>>>

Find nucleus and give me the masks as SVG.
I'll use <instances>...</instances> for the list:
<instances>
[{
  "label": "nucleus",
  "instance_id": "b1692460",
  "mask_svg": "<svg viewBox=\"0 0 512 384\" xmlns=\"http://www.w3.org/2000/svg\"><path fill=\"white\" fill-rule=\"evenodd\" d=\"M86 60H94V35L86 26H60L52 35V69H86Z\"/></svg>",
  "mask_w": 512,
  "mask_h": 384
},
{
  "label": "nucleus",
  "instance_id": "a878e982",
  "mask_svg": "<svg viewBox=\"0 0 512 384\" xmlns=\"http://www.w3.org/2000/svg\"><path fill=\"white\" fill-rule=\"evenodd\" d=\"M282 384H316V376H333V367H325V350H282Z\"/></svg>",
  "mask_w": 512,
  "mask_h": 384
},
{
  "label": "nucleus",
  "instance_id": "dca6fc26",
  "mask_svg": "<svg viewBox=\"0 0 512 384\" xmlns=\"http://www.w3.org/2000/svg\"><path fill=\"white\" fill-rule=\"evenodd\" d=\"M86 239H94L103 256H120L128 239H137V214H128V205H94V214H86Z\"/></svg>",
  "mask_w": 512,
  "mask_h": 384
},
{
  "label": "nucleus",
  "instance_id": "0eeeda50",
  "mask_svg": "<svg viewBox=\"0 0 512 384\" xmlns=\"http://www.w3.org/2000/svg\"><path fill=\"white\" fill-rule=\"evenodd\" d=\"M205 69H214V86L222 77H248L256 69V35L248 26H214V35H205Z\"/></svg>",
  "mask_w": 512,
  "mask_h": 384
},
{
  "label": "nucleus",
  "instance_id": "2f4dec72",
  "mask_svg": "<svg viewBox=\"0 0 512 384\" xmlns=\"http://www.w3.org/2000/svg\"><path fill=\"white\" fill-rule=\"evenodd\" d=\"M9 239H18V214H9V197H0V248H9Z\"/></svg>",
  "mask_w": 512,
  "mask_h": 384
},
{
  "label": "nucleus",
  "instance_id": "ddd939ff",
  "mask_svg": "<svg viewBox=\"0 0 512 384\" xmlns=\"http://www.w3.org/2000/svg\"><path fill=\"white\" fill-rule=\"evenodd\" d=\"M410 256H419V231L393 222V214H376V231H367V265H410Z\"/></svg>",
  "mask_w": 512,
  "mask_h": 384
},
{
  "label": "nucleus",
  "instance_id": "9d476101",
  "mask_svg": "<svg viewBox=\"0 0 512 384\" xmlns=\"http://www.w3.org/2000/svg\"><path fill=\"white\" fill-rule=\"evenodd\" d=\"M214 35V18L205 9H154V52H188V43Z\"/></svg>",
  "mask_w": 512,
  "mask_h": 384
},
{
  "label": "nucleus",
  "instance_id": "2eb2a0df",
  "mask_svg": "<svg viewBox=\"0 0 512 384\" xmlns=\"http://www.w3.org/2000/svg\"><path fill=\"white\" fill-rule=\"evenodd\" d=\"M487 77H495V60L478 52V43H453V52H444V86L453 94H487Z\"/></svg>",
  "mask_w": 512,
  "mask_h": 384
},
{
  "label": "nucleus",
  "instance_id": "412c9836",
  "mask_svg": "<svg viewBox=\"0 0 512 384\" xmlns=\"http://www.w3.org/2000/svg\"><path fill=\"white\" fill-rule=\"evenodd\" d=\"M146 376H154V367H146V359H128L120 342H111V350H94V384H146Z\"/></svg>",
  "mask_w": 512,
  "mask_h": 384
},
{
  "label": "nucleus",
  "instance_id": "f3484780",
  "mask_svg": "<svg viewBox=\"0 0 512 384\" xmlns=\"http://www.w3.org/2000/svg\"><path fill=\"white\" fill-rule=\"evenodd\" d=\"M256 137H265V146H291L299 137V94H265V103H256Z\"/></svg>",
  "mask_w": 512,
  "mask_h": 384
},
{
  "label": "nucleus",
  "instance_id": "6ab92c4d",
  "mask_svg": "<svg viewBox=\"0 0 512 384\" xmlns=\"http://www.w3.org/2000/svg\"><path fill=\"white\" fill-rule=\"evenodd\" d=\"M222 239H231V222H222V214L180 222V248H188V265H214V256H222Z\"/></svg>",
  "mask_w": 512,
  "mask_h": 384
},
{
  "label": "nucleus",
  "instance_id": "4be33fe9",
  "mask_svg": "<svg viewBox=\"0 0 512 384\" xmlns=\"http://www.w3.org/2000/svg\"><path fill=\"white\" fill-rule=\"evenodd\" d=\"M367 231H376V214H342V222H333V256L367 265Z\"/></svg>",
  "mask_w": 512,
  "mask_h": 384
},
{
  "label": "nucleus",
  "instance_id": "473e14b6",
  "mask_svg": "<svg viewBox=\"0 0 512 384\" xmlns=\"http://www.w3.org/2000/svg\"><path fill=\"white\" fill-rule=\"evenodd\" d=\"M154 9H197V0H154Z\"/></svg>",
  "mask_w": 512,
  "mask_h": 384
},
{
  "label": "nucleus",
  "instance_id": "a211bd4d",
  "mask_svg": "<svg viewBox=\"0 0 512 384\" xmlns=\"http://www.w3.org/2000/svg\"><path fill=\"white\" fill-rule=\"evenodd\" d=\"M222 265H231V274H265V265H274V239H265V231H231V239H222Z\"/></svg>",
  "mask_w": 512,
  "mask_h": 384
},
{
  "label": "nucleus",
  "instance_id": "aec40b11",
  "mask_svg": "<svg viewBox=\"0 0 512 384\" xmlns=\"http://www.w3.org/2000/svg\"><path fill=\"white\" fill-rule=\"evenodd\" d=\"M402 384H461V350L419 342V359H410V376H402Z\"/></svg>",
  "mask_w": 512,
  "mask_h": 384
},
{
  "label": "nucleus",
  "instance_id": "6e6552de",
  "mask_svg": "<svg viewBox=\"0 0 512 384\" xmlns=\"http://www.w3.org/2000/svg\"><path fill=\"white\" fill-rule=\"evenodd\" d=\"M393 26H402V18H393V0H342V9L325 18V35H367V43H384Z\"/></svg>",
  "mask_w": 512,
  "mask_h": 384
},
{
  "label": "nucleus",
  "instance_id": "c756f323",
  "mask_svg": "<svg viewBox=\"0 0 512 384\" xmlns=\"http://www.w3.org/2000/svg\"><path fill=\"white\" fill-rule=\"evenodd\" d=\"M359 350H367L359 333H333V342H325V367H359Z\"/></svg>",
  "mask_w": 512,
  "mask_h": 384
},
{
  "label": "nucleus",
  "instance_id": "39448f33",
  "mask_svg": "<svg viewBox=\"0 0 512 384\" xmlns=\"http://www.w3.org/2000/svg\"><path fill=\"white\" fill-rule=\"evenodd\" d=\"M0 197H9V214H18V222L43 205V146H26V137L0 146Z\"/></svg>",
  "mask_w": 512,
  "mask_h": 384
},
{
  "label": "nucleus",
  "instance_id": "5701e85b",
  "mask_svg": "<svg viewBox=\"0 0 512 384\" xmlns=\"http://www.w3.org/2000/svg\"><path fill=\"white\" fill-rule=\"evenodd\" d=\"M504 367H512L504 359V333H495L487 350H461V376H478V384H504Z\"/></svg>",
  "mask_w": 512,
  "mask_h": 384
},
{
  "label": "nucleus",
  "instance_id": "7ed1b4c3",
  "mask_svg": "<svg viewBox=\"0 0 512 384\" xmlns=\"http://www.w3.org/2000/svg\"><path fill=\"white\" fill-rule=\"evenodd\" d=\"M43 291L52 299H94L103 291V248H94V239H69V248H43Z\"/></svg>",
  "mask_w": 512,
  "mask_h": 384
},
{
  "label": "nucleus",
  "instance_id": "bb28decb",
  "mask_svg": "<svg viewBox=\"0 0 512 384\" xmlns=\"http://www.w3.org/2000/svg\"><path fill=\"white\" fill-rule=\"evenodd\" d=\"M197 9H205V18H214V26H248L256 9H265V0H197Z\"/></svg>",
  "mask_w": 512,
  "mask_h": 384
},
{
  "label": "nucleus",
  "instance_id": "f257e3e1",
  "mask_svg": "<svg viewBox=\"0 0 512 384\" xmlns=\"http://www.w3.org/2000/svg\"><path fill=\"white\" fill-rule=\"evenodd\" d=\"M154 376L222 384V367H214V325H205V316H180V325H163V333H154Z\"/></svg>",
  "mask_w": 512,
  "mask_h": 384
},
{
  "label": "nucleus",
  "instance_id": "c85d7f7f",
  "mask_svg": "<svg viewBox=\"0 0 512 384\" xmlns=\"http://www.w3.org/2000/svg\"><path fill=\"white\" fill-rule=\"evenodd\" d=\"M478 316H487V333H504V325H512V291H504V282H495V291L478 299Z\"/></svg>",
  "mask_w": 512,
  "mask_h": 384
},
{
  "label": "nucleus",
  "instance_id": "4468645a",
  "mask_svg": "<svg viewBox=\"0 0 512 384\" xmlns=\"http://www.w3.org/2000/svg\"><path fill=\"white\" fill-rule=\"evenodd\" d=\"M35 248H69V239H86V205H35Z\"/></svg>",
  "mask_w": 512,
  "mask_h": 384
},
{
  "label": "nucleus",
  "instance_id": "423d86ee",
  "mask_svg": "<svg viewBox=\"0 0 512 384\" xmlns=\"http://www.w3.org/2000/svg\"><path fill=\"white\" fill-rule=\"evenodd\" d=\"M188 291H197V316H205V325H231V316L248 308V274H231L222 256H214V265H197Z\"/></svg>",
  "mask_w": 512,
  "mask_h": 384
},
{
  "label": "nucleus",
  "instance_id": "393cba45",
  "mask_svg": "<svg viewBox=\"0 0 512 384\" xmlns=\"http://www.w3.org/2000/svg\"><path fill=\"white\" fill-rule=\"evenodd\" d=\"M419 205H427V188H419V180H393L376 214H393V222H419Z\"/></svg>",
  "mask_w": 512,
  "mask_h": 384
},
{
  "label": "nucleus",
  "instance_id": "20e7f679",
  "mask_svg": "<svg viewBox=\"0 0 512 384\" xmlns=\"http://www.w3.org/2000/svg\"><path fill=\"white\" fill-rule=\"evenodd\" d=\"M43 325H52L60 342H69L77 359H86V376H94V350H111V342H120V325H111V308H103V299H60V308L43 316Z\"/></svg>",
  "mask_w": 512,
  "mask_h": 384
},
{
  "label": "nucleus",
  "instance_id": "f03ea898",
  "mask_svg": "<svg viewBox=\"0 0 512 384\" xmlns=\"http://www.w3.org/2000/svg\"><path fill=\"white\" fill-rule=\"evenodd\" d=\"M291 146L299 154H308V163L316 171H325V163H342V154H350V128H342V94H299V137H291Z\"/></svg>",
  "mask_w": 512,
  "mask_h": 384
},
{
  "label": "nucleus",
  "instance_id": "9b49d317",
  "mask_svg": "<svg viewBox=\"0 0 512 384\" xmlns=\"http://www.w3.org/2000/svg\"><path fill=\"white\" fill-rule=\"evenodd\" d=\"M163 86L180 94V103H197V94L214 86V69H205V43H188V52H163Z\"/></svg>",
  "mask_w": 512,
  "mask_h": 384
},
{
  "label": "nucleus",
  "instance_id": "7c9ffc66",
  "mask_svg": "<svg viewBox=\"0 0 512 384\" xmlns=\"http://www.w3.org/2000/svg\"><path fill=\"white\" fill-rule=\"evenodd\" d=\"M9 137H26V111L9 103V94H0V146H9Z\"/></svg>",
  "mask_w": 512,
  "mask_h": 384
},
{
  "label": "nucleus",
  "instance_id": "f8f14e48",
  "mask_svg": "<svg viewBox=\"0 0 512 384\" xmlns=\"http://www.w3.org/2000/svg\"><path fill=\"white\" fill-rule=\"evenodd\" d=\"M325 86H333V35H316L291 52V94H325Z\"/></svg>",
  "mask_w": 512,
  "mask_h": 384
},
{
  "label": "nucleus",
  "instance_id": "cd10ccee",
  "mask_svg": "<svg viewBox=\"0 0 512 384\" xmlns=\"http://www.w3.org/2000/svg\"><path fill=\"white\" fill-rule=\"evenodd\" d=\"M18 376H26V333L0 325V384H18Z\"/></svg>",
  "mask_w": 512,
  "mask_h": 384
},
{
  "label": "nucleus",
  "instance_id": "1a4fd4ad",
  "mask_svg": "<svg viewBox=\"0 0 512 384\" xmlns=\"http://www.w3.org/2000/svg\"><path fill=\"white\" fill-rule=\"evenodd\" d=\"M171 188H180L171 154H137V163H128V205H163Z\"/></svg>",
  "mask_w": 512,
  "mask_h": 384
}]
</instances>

<<<

List every line above that contains the string "instances", copying each one in full.

SOLUTION FOR THIS EXERCISE:
I'll use <instances>...</instances> for the list:
<instances>
</instances>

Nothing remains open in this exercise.